▸ SET PROBLEM A
In the guide on multi-tenant Prometheus, what is described as the simplest form of multi-tenancy?

*** DOCUMENT SEGMENT

Multi-tenant Prometheus
Introduction
Multi-tenancy in Prometheus refers to the approach of using a single Prometheus instance or cluster to monitor multiple distinct teams, applications, or environments while keeping their data logically separated. This concept is particularly valuable in large organizations where centralized monitoring is needed, but different teams require their own isolated views and access controls.
In this guide, you'll learn:
- What multi-tenancy means in the context of Prometheus
- Different architectural approaches to implement multi-tenant Prometheus
- How to configure and manage a multi-tenant setup
- Security considerations and best practices
- Real-world examples of multi-tenant deployments
Understanding Multi-tenancy in Prometheus
At its core, Prometheus wasn't designed with built-in multi-tenancy. It operates as a single system collecting metrics from various targets. However, organizations often need to:
- Isolate data between different teams or applications
- Apply different retention policies for different types of metrics
- Implement separate access controls for different user groups
- Optimize resource usage by sharing infrastructure
Let's explore how to address these requirements with different approaches.
Approaches to Multi-tenant Prometheus
1. Multiple Prometheus Instances
The simplest form of multi-tenancy is running separate Prometheus instances for each tenant.
Pros:
- Complete isolation between tenants
- Straightforward to implement
- Independent scaling and configuration
Cons:
- Resource inefficiency
- Management overhead increases with each tenant
- Difficult to get a global view of all metrics
2. Label-based Multi-tenancy
This approach uses a single Prometheus instance but leverages Prometheus labels to separate data logically:
With this approach, all metrics are tagged with tenant identifiers like tenant="team-a"

******
*** ENTRIES SHOWN

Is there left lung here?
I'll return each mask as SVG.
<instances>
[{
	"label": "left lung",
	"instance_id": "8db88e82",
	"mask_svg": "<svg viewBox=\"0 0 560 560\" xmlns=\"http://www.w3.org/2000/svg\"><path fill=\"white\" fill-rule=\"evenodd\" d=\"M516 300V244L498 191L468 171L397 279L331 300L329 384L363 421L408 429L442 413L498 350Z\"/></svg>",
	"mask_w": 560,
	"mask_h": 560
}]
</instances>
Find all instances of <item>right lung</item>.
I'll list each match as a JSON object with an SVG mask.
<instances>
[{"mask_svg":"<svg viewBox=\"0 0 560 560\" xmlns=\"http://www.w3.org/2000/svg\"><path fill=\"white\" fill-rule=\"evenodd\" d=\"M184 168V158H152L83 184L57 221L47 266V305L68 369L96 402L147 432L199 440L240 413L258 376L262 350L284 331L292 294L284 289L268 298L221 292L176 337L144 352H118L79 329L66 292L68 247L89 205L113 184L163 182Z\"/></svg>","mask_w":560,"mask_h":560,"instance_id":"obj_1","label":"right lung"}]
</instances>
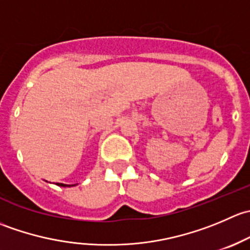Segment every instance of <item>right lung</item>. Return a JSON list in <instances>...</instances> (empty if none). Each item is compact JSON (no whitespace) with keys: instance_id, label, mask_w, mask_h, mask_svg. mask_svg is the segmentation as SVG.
<instances>
[{"instance_id":"obj_1","label":"right lung","mask_w":250,"mask_h":250,"mask_svg":"<svg viewBox=\"0 0 250 250\" xmlns=\"http://www.w3.org/2000/svg\"><path fill=\"white\" fill-rule=\"evenodd\" d=\"M58 186H62V188H70V186H75V185H66V184H62V183H57Z\"/></svg>"}]
</instances>
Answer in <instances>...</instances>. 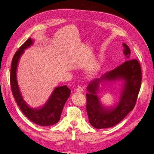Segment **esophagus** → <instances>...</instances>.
Masks as SVG:
<instances>
[{
	"mask_svg": "<svg viewBox=\"0 0 154 154\" xmlns=\"http://www.w3.org/2000/svg\"><path fill=\"white\" fill-rule=\"evenodd\" d=\"M83 91V87L82 86H79L77 88H76V91L78 92H82Z\"/></svg>",
	"mask_w": 154,
	"mask_h": 154,
	"instance_id": "1",
	"label": "esophagus"
}]
</instances>
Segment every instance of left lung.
<instances>
[{"mask_svg": "<svg viewBox=\"0 0 154 154\" xmlns=\"http://www.w3.org/2000/svg\"><path fill=\"white\" fill-rule=\"evenodd\" d=\"M123 46L127 61L105 72L100 80L92 81L87 87L89 93L86 94V110L90 124L96 128L114 127L122 121L136 105L141 85V67L137 60L130 59V49L128 46L125 44H123ZM119 79H123L125 81V88L120 103L114 109H104L99 104L96 95L99 82L103 79L112 81Z\"/></svg>", "mask_w": 154, "mask_h": 154, "instance_id": "left-lung-1", "label": "left lung"}]
</instances>
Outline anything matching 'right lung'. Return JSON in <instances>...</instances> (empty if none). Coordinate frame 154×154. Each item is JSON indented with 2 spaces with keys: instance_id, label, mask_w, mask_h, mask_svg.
Segmentation results:
<instances>
[{
  "instance_id": "right-lung-1",
  "label": "right lung",
  "mask_w": 154,
  "mask_h": 154,
  "mask_svg": "<svg viewBox=\"0 0 154 154\" xmlns=\"http://www.w3.org/2000/svg\"><path fill=\"white\" fill-rule=\"evenodd\" d=\"M32 43V42L30 38L27 39L13 56L10 72L11 88L18 106L27 118L38 125L44 127L50 126L59 122L63 106L71 94V90L66 85L57 87L51 94L48 103L38 110L31 109L26 104L18 86L16 71L20 55L24 52V49L29 47Z\"/></svg>"
}]
</instances>
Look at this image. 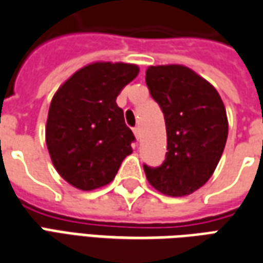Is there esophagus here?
Segmentation results:
<instances>
[{
    "mask_svg": "<svg viewBox=\"0 0 263 263\" xmlns=\"http://www.w3.org/2000/svg\"><path fill=\"white\" fill-rule=\"evenodd\" d=\"M134 134H135L137 139H141V128H139V126H135V128H134Z\"/></svg>",
    "mask_w": 263,
    "mask_h": 263,
    "instance_id": "obj_1",
    "label": "esophagus"
}]
</instances>
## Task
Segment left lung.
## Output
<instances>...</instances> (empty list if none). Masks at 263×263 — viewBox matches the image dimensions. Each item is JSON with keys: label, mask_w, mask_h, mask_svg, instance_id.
<instances>
[{"label": "left lung", "mask_w": 263, "mask_h": 263, "mask_svg": "<svg viewBox=\"0 0 263 263\" xmlns=\"http://www.w3.org/2000/svg\"><path fill=\"white\" fill-rule=\"evenodd\" d=\"M145 80L165 115L167 152L159 167L143 165L151 186L171 197L194 193L213 176L228 137L220 94L183 65L149 66Z\"/></svg>", "instance_id": "8db88e82"}]
</instances>
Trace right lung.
Instances as JSON below:
<instances>
[{
    "instance_id": "right-lung-1",
    "label": "right lung",
    "mask_w": 263,
    "mask_h": 263,
    "mask_svg": "<svg viewBox=\"0 0 263 263\" xmlns=\"http://www.w3.org/2000/svg\"><path fill=\"white\" fill-rule=\"evenodd\" d=\"M137 65L94 62L54 92L46 121V145L54 169L73 187L90 192L114 180L135 139L117 105Z\"/></svg>"
}]
</instances>
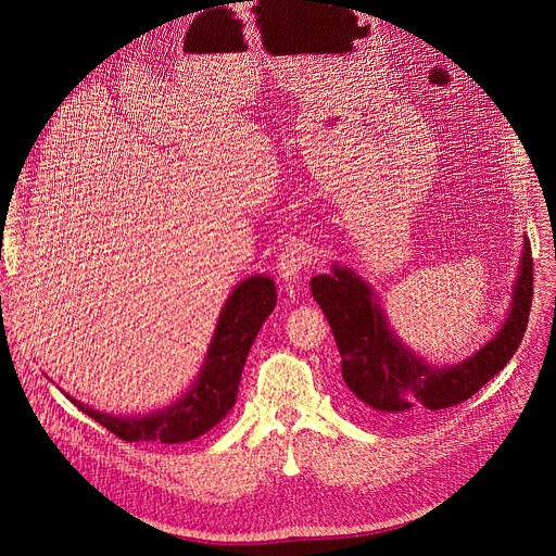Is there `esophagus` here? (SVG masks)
Segmentation results:
<instances>
[{
	"label": "esophagus",
	"instance_id": "1",
	"mask_svg": "<svg viewBox=\"0 0 556 556\" xmlns=\"http://www.w3.org/2000/svg\"><path fill=\"white\" fill-rule=\"evenodd\" d=\"M313 263V254L304 243H290L277 258V270L283 281L298 283L302 273H306Z\"/></svg>",
	"mask_w": 556,
	"mask_h": 556
}]
</instances>
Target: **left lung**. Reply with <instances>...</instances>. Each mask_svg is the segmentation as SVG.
I'll return each instance as SVG.
<instances>
[{
    "label": "left lung",
    "instance_id": "obj_1",
    "mask_svg": "<svg viewBox=\"0 0 556 556\" xmlns=\"http://www.w3.org/2000/svg\"><path fill=\"white\" fill-rule=\"evenodd\" d=\"M311 290L331 325L342 378L358 410L396 421L417 419L471 399L516 354L534 298L532 245L525 239L503 329L476 356L455 367H432L407 352L388 329L367 283L352 270L333 266V275L311 279Z\"/></svg>",
    "mask_w": 556,
    "mask_h": 556
}]
</instances>
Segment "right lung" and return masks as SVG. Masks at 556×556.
Listing matches in <instances>:
<instances>
[{
	"label": "right lung",
	"instance_id": "1",
	"mask_svg": "<svg viewBox=\"0 0 556 556\" xmlns=\"http://www.w3.org/2000/svg\"><path fill=\"white\" fill-rule=\"evenodd\" d=\"M277 304V290L270 277H250L233 288L218 317V327L207 361L193 388L166 410L141 419L105 415L72 399L80 410L108 428L124 442L180 444L212 430L237 401L241 371L250 346Z\"/></svg>",
	"mask_w": 556,
	"mask_h": 556
}]
</instances>
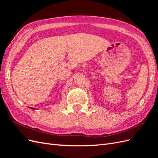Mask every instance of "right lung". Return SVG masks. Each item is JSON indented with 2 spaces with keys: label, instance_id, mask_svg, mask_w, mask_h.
Here are the masks:
<instances>
[{
  "label": "right lung",
  "instance_id": "obj_1",
  "mask_svg": "<svg viewBox=\"0 0 158 158\" xmlns=\"http://www.w3.org/2000/svg\"><path fill=\"white\" fill-rule=\"evenodd\" d=\"M31 109H33V108H31Z\"/></svg>",
  "mask_w": 158,
  "mask_h": 158
}]
</instances>
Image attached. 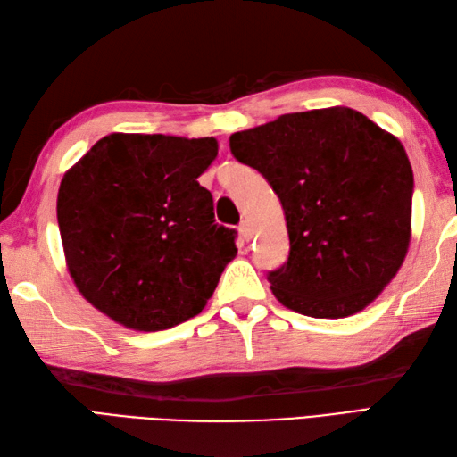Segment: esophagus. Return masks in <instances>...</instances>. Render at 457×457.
I'll return each mask as SVG.
<instances>
[{"label": "esophagus", "mask_w": 457, "mask_h": 457, "mask_svg": "<svg viewBox=\"0 0 457 457\" xmlns=\"http://www.w3.org/2000/svg\"><path fill=\"white\" fill-rule=\"evenodd\" d=\"M239 236L244 237L245 241H249L251 239V236H253V231H251V226L247 221H241V226H239Z\"/></svg>", "instance_id": "34e87169"}]
</instances>
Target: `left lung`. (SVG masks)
I'll return each mask as SVG.
<instances>
[{
    "label": "left lung",
    "mask_w": 457,
    "mask_h": 457,
    "mask_svg": "<svg viewBox=\"0 0 457 457\" xmlns=\"http://www.w3.org/2000/svg\"><path fill=\"white\" fill-rule=\"evenodd\" d=\"M229 149L283 204L290 253L267 277L278 303L312 318L371 304L411 245L414 180L403 143L334 105L237 131Z\"/></svg>",
    "instance_id": "left-lung-1"
}]
</instances>
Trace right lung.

******

▸ SET PROBLEM B
Filter the records above, keeping every line that contains the string "matches". Case counts.

▸ FINAL RESULT A
Running separate Prometheus instances for each tenant.

▸ FINAL RESULT B
<instances>...</instances> (empty list if none). Masks at 263×263 — viewBox matches the image dimensions. Each item is JSON with keys: label, mask_w, mask_h, mask_svg, instance_id.
Listing matches in <instances>:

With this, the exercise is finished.